Collected data:
╔══
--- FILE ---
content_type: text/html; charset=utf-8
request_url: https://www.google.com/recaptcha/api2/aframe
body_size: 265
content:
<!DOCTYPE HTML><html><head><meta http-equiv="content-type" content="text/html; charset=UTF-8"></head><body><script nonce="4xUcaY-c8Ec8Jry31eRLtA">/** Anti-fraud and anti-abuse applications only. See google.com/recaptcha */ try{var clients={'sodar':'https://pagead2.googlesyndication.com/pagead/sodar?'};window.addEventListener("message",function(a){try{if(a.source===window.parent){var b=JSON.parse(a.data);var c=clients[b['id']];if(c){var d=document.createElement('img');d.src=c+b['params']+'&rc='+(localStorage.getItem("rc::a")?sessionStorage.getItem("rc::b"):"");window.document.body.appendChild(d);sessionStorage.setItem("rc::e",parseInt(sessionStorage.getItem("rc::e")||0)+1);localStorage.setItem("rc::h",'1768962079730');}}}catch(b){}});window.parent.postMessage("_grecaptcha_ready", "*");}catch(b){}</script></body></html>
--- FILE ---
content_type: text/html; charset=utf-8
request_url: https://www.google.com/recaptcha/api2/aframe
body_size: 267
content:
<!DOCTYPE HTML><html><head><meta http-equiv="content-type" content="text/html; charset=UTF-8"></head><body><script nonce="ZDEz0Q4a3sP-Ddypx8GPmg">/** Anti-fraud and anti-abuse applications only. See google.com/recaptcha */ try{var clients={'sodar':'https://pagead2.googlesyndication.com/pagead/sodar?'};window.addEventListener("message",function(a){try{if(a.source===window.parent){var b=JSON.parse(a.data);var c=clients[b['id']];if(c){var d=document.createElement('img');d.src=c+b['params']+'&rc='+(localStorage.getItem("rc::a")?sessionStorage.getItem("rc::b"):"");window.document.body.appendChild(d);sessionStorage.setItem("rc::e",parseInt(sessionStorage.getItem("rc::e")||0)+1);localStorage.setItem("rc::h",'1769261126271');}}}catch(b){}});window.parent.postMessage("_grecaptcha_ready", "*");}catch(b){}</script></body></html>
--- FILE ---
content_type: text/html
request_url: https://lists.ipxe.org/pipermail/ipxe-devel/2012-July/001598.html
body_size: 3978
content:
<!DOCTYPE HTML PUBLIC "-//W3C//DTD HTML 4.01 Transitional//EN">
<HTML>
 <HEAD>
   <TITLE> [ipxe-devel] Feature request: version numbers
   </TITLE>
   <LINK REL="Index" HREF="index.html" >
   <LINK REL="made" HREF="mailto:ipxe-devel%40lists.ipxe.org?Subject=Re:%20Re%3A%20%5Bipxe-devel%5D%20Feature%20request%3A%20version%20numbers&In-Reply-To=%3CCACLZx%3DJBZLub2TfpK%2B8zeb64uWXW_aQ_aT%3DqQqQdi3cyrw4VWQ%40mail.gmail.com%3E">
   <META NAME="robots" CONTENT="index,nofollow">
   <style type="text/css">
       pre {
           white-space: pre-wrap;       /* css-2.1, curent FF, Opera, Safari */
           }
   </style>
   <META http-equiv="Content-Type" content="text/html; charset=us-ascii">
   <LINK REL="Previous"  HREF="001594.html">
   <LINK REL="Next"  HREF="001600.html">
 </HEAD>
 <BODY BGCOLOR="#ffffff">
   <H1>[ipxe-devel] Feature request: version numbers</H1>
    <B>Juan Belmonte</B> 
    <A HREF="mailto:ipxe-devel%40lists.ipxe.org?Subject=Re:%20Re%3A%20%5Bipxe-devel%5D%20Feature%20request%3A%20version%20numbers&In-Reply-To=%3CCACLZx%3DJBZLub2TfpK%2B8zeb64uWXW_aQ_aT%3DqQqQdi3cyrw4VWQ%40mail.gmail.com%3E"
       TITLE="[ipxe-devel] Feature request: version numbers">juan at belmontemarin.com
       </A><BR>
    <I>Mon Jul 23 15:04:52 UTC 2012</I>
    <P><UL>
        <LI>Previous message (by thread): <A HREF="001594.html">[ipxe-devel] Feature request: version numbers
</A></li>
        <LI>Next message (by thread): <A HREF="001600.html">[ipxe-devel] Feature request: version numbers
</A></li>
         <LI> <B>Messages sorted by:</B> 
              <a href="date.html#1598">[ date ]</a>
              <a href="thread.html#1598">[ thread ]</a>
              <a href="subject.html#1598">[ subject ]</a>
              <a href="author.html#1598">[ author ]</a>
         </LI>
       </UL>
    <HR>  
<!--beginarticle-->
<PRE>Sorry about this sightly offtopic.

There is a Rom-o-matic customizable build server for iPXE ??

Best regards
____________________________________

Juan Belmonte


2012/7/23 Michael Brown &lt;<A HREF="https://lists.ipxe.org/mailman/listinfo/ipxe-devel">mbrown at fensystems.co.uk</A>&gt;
╚══
### Exercise objective
Every entry, written out exactly, is what the response should contain.

### Answer box
--- FILE ---
content_type: text/html; charset=utf-8
request_url: https://www.google.com/recaptcha/api2/aframe
body_size: 265
content:
<!DOCTYPE HTML><html><head><meta http-equiv="content-type" content="text/html; charset=UTF-8"></head><body><script nonce="4xUcaY-c8Ec8Jry31eRLtA">/** Anti-fraud and anti-abuse applications only. See google.com/recaptcha */ try{var clients={'sodar':'https://pagead2.googlesyndication.com/pagead/sodar?'};window.addEventListener("message",function(a){try{if(a.source===window.parent){var b=JSON.parse(a.data);var c=clients[b['id']];if(c){var d=document.createElement('img');d.src=c+b['params']+'&rc='+(localStorage.getItem("rc::a")?sessionStorage.getItem("rc::b"):"");window.document.body.appendChild(d);sessionStorage.setItem("rc::e",parseInt(sessionStorage.getItem("rc::e")||0)+1);localStorage.setItem("rc::h",'1768962079730');}}}catch(b){}});window.parent.postMessage("_grecaptcha_ready", "*");}catch(b){}</script></body></html>
--- FILE ---
content_type: text/html; charset=utf-8
request_url: https://www.google.com/recaptcha/api2/aframe
body_size: 267
content:
<!DOCTYPE HTML><html><head><meta http-equiv="content-type" content="text/html; charset=UTF-8"></head><body><script nonce="ZDEz0Q4a3sP-Ddypx8GPmg">/** Anti-fraud and anti-abuse applications only. See google.com/recaptcha */ try{var clients={'sodar':'https://pagead2.googlesyndication.com/pagead/sodar?'};window.addEventListener("message",function(a){try{if(a.source===window.parent){var b=JSON.parse(a.data);var c=clients[b['id']];if(c){var d=document.createElement('img');d.src=c+b['params']+'&rc='+(localStorage.getItem("rc::a")?sessionStorage.getItem("rc::b"):"");window.document.body.appendChild(d);sessionStorage.setItem("rc::e",parseInt(sessionStorage.getItem("rc::e")||0)+1);localStorage.setItem("rc::h",'1769261126271');}}}catch(b){}});window.parent.postMessage("_grecaptcha_ready", "*");}catch(b){}</script></body></html>
--- FILE ---
content_type: text/html
request_url: https://lists.ipxe.org/pipermail/ipxe-devel/2012-July/001598.html
body_size: 3978
content:
<!DOCTYPE HTML PUBLIC "-//W3C//DTD HTML 4.01 Transitional//EN">
<HTML>
 <HEAD>
   <TITLE> [ipxe-devel] Feature request: version numbers
   </TITLE>
   <LINK REL="Index" HREF="index.html" >
   <LINK REL="made" HREF="mailto:ipxe-devel%40lists.ipxe.org?Subject=Re:%20Re%3A%20%5Bipxe-devel%5D%20Feature%20request%3A%20version%20numbers&In-Reply-To=%3CCACLZx%3DJBZLub2TfpK%2B8zeb64uWXW_aQ_aT%3DqQqQdi3cyrw4VWQ%40mail.gmail.com%3E">
   <META NAME="robots" CONTENT="index,nofollow">
   <style type="text/css">
       pre {
           white-space: pre-wrap;       /* css-2.1, curent FF, Opera, Safari */
           }
   </style>
   <META http-equiv="Content-Type" content="text/html; charset=us-ascii">
   <LINK REL="Previous"  HREF="001594.html">
   <LINK REL="Next"  HREF="001600.html">
 </HEAD>
 <BODY BGCOLOR="#ffffff">
   <H1>[ipxe-devel] Feature request: version numbers</H1>
    <B>Juan Belmonte</B> 
    <A HREF="mailto:ipxe-devel%40lists.ipxe.org?Subject=Re:%20Re%3A%20%5Bipxe-devel%5D%20Feature%20request%3A%20version%20numbers&In-Reply-To=%3CCACLZx%3DJBZLub2TfpK%2B8zeb64uWXW_aQ_aT%3DqQqQdi3cyrw4VWQ%40mail.gmail.com%3E"
       TITLE="[ipxe-devel] Feature request: version numbers">juan at belmontemarin.com
       </A><BR>
    <I>Mon Jul 23 15:04:52 UTC 2012</I>
    <P><UL>
        <LI>Previous message (by thread): <A HREF="001594.html">[ipxe-devel] Feature request: version numbers
</A></li>
        <LI>Next message (by thread): <A HREF="001600.html">[ipxe-devel] Feature request: version numbers
</A></li>
         <LI> <B>Messages sorted by:</B> 
              <a href="date.html#1598">[ date ]</a>
              <a href="thread.html#1598">[ thread ]</a>
              <a href="subject.html#1598">[ subject ]</a>
              <a href="author.html#1598">[ author ]</a>
         </LI>
       </UL>
    <HR>  
<!--beginarticle-->
<PRE>Sorry about this sightly offtopic.

There is a Rom-o-matic customizable build server for iPXE ??

Best regards
____________________________________

Juan Belmonte


2012/7/23 Michael Brown &lt;<A HREF="https://lists.ipxe.org/mailman/listinfo/ipxe-devel">mbrown at fensystems.co.uk</A>&gt;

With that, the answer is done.